俺が工房に戻ると、セバスチャンが珍しく深刻な表情で待っていた。
「神崎様、少々厄介な情報が入りました」
「なんだ?」
「…あなた様の能力、そしてリンドバーグ家との関係について、いくつかの組織が本格的に調査を開始した模様です。ギルド内部にも、情報を流している者がいる可能性があります」
「組織…? どこのだ?」
「まだ特定には至っておりません。ですが、国家レベルの諜報機関、あるいは、ダンジョン利権を狙う他の巨大複合企業…そのいずれか、あるいは複数の可能性が考えられます」
セバスチャンの言葉に、俺は背筋が寒くなるのを感じた。単なる探索者同士の諍いとはレベルが違う。国家や巨大企業が相手となれば、俺一人、あるいはリンドバーグ家の力だけで対処できるとは限らない。
「…エリーゼは、何か対策を?」
「はい。エリーゼ様も、この事態は想定しておりました。すでに、情報統制の強化と、あなた様の身辺警護体制の見直しを進めております。ですが、相手が水面下で動く以上、完璧な防御は困難です」
セバスチャンの瞳には、強い警戒の色が浮かんでいた。
「あなた様には、これまで以上の注意をお願いいたします。そして、万が一に備え、これを」
彼が差し出したのは、腕時計型の小型デバイスだった。
「緊急用の通信機兼、限定的ながら防御フィールドを展開できる装備です。エリーゼ様からの、ささやかな贈り物ですな」
俺はそのデバイスを受け取り、腕に装着した。リンドバーグ家の技術力が凝縮された、高性能な装備であることは間違いない。
「……分かった。気をつける」
世界は、確実に加速し始めていた。俺の存在を軸にして、様々な思惑が動き出し、巨大な歯車が軋みを立てて回り始めたような感覚。それは、新たな挑戦の始まりであると同時に、巨大な陰謀と危険の渦へと、俺自身が足を踏み入れつつあることを示唆していた。

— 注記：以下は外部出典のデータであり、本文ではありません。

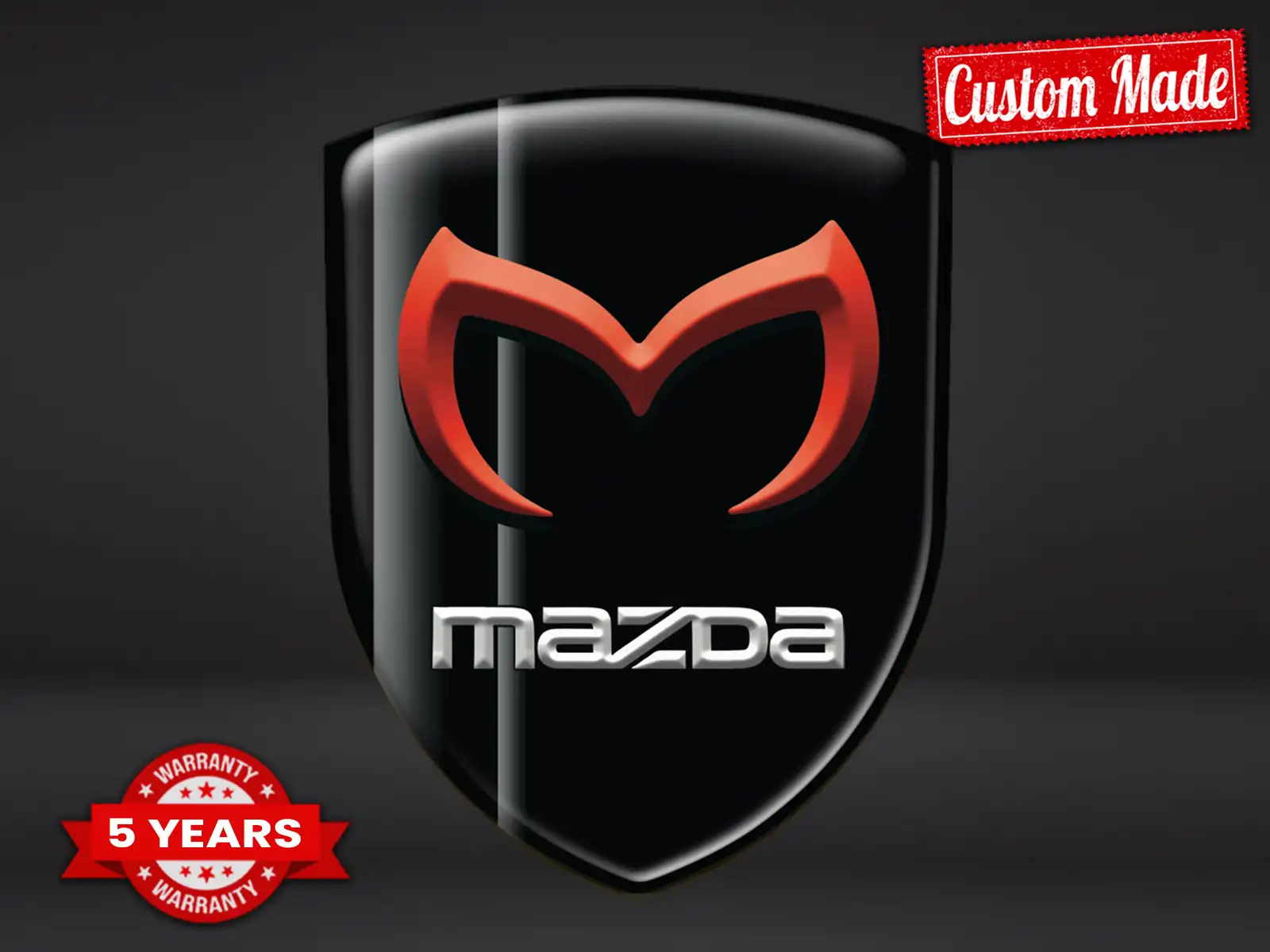 Mazda Individuelle Fahrzeug Folien Max Pro Haltbar Stilvoll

俺は、工房の窓から見える夜景を眺めた。無数の光が煌めくフロンティアの街。その輝きの裏側で、どれほどの闇が蠢いているのだろうか。
(…面白い。望むところだ)
俺は、迫りくるであろう困難を前に、不敵な笑みを浮かべた。法則をハックするということは、世界の根幹に触れるということだ。そこに反発や抵抗が生じるのは、ある意味で当然の物理現象とも言える。
ならば、俺はその抵抗すらも利用し、さらに高みへと駆け上がってやる。俺の方程式は、まだ解の途中なのだから。
第二部「加速する世界」の幕は、静かに、しかし確実に上がった。これから俺を待ち受けるのは、どんな敵か、どんな仲間か、そして、どんな真実なのか。期待と不安が入り混じった、新たな物語の始まりだった。